- GIVEN TASK -
Copy out the mailing list post on Gluster replica recovery that follows, word for word and line for line.

- TEXT SHOWN -
◆ ◆ ◆ ◆

[Gluster-users] replica recovery scenario

Wed Apr 2 13:20:20 UTC 2014

Dear all,
I have QEMU-1.5.3 with libgfapi on glusterfs 3.4.2
Glusterfs is replica 2 volume.

Assume I have several running VMs and one of the replica bricks goes
down. Is it possible to fully recover gluster without ever touching VMs
operation? Let me elaborate on that:

1) As I understand glusterfs client internals when VM drive backed by
gfapi connects to glusterfs volume, it creates two connections to both
replica bricks and sends i/o commands to both. Is that true?
2) When one of replica bricks goes down, what happens with VM i/o? Does
stall and wait for failing replica to timeout and then resumes operation
by sending i/o only on one brick or from viewpoint of VM there is no
significant lag?
3)a When admin repairs failed replica brick will VMs automatically
reconnect to previously failed replica brick?
3)b Will autoheal from gfapi client kick in automatically? (Or do I have
to mount volume from fuse and do stat on all files?)
3c) Will autoheal stall running VMs io? (I have heard both yes and no as
an answer and I have found not any definite answer in gluster docs)
4) If I was mistaken in some of abovementioned assumptions, what is best
practise to heal and fully recover gluster replica volume? (By "fully
recover" I mean it will be working even if the other (i.e. during
previous failure working one) replica brick failed)

Thank you

Petr Sudoma

◆ ◆ ◆ ◆

- DATASET ENTRIES -
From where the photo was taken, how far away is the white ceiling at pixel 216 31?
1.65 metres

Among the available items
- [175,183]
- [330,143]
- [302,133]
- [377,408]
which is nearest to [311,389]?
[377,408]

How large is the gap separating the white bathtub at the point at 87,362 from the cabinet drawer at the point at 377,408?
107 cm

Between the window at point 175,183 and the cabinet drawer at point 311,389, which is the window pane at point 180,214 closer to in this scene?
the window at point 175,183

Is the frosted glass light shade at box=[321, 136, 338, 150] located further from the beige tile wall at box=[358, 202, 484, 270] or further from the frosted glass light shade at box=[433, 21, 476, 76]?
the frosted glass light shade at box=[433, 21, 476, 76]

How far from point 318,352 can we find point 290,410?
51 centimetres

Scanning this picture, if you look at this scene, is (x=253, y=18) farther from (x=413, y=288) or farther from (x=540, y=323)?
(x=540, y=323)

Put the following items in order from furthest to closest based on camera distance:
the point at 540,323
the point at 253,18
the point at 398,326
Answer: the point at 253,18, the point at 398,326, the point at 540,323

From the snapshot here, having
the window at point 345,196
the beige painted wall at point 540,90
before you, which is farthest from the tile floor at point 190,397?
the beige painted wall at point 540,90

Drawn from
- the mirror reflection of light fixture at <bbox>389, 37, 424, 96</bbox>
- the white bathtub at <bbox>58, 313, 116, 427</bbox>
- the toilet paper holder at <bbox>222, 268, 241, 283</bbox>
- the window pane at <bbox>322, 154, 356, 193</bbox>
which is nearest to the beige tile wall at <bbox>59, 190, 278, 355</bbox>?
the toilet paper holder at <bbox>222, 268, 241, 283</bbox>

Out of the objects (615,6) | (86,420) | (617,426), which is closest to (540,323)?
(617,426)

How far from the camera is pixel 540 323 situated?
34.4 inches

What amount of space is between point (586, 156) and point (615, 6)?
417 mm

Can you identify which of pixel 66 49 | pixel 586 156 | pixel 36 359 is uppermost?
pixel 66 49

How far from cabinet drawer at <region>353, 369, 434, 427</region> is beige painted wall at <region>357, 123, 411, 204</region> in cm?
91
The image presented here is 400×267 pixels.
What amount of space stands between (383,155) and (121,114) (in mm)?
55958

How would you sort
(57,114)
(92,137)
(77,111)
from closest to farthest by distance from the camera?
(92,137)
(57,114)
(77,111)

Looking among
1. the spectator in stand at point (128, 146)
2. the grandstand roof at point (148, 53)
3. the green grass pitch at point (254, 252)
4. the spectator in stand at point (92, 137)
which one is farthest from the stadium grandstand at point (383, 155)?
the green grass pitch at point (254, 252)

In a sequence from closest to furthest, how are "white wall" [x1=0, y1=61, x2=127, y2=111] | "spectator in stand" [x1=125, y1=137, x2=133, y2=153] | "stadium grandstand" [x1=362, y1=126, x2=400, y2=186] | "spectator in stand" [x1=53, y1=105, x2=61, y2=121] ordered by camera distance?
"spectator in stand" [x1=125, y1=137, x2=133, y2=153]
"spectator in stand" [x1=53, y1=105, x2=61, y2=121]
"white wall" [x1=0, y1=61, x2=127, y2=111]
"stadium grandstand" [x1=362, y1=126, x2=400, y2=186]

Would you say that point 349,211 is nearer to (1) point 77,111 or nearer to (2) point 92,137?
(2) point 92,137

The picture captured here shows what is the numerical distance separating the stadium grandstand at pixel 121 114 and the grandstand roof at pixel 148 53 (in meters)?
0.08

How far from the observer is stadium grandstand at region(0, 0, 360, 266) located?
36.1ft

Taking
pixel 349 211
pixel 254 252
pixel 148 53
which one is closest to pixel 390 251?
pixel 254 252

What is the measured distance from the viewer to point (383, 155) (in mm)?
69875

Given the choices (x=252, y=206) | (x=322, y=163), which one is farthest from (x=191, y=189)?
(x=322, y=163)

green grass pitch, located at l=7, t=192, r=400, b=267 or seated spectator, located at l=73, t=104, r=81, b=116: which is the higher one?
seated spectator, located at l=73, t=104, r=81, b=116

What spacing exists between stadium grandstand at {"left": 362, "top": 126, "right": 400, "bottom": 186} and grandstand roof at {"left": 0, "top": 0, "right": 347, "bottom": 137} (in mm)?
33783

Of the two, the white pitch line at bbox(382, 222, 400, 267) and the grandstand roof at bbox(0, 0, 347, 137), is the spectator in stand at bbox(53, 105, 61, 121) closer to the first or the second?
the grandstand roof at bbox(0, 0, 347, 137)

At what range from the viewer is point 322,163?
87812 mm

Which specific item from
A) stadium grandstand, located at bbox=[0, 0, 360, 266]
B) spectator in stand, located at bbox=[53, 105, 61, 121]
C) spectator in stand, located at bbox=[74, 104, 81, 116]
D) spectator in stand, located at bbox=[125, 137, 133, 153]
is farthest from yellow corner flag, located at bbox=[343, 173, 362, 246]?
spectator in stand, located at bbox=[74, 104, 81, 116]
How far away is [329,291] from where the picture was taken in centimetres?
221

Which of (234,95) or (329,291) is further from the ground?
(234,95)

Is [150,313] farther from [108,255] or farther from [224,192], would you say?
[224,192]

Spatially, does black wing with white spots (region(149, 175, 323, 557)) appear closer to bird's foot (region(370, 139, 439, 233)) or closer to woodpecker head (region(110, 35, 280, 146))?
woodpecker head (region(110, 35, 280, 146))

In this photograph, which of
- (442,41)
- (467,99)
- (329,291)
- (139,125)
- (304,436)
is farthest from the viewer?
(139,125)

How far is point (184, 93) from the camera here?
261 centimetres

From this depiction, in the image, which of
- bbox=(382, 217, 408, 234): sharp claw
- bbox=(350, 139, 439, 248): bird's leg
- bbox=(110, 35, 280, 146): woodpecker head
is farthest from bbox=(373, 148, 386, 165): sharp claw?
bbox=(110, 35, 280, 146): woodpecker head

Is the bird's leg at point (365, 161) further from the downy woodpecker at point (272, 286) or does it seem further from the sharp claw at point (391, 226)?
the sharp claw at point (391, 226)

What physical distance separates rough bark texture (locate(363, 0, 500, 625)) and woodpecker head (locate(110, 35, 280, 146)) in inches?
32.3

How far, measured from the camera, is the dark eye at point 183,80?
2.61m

◆ ◆ ◆ ◆

- FULL SOLUTION -
[Gluster-users] replica recovery scenario

Wed Apr 2 13:20:20 UTC 2014

Dear all,
I have QEMU-1.5.3 with libgfapi on glusterfs 3.4.2
Glusterfs is replica 2 volume.

Assume I have several running VMs and one of the replica bricks goes
down. Is it possible to fully recover gluster without ever touching VMs
operation? Let me elaborate on that:

1) As I understand glusterfs client internals when VM drive backed by
gfapi connects to glusterfs volume, it creates two connections to both
replica bricks and sends i/o commands to both. Is that true?
2) When one of replica bricks goes down, what happens with VM i/o? Does
stall and wait for failing replica to timeout and then resumes operation
by sending i/o only on one brick or from viewpoint of VM there is no
significant lag?
3)a When admin repairs failed replica brick will VMs automatically
reconnect to previously failed replica brick?
3)b Will autoheal from gfapi client kick in automatically? (Or do I have
to mount volume from fuse and do stat on all files?)
3c) Will autoheal stall running VMs io? (I have heard both yes and no as
an answer and I have found not any definite answer in gluster docs)
4) If I was mistaken in some of abovementioned assumptions, what is best
practise to heal and fully recover gluster replica volume? (By "fully
recover" I mean it will be working even if the other (i.e. during
previous failure working one) replica brick failed)

Thank you

Petr Sudoma